Tout est bon dans le cochon?

Chère amie, cher ami,

Dans le processus de production du jambon, de grosses caisses en plastique pleines de jambons sont livrées directement à l’abattoir. La taille de ces jambons frais m’a surpris. Ils étaient relativement petits comparés à ceux que j’avais déjà vus au supermarché en faisant mes courses comme n’importe quel quidam.

La première étape est justement de leur faire gagner du poids. Pour cette séance de gonflette accélérée, on injecte sous pression, en intra-musculaire avec de grosses aiguilles, des solutions contenant des additifs :

  • polyphosphates, protéines de sang et gélifiants pour retenir l’eau,

  • sucre, glutamates, arômes et fumée liquide pour le goût,

  • ascorbate de sodium et sels nitrités pour la conservation.

Chaque industriel a développé ses cocktails maison. C’est tout un art, son savoir-faire.

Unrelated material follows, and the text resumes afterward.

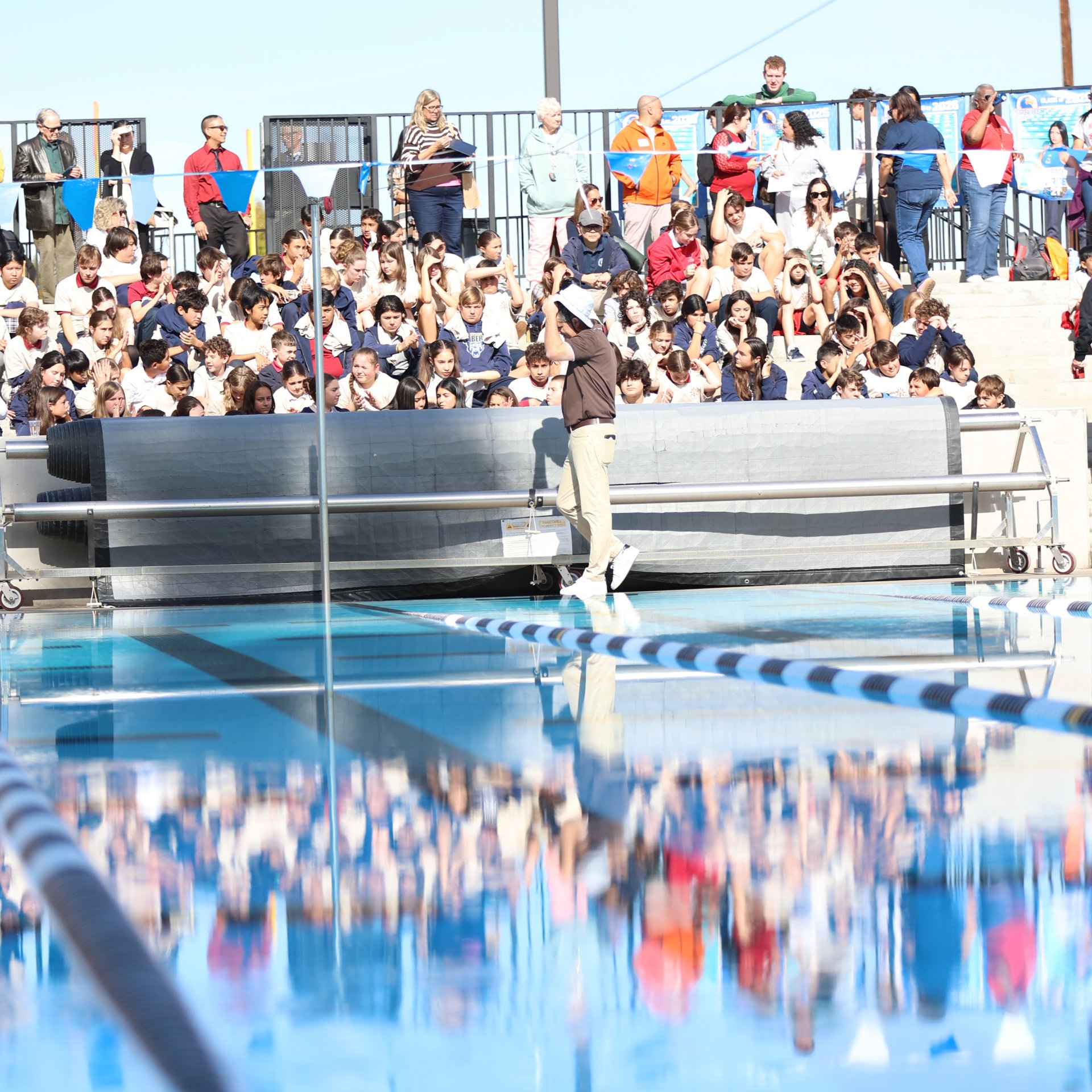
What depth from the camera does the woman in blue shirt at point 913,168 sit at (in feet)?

Après ce traitement de choc, je peux vous assurer que les jambons ont presque changé de volume. Ensuite, ils sont systématiquement découennés (on enlève la peau) et le gras est retiré. Il ne reste que le muscle.

Ils sont alors placés dans des moules avant d’être cuits. On leur ajoute ensuite une couche régulière du gras que l’on a précédemment retiré et on remet la couenne par-dessus.

C’est pour cette raison que les tranches de jambon que vous achetez dans votre supermarché préféré ont toujours une couche de gras parfaitement homogène sur toute leur longueur, pas trop large, pas trop fine. Si on laisse en l’état, vous auriez des tranches avec 3 centimètres de gras d’un côté et presque rien de l’autre. Personne n’en voudrait.”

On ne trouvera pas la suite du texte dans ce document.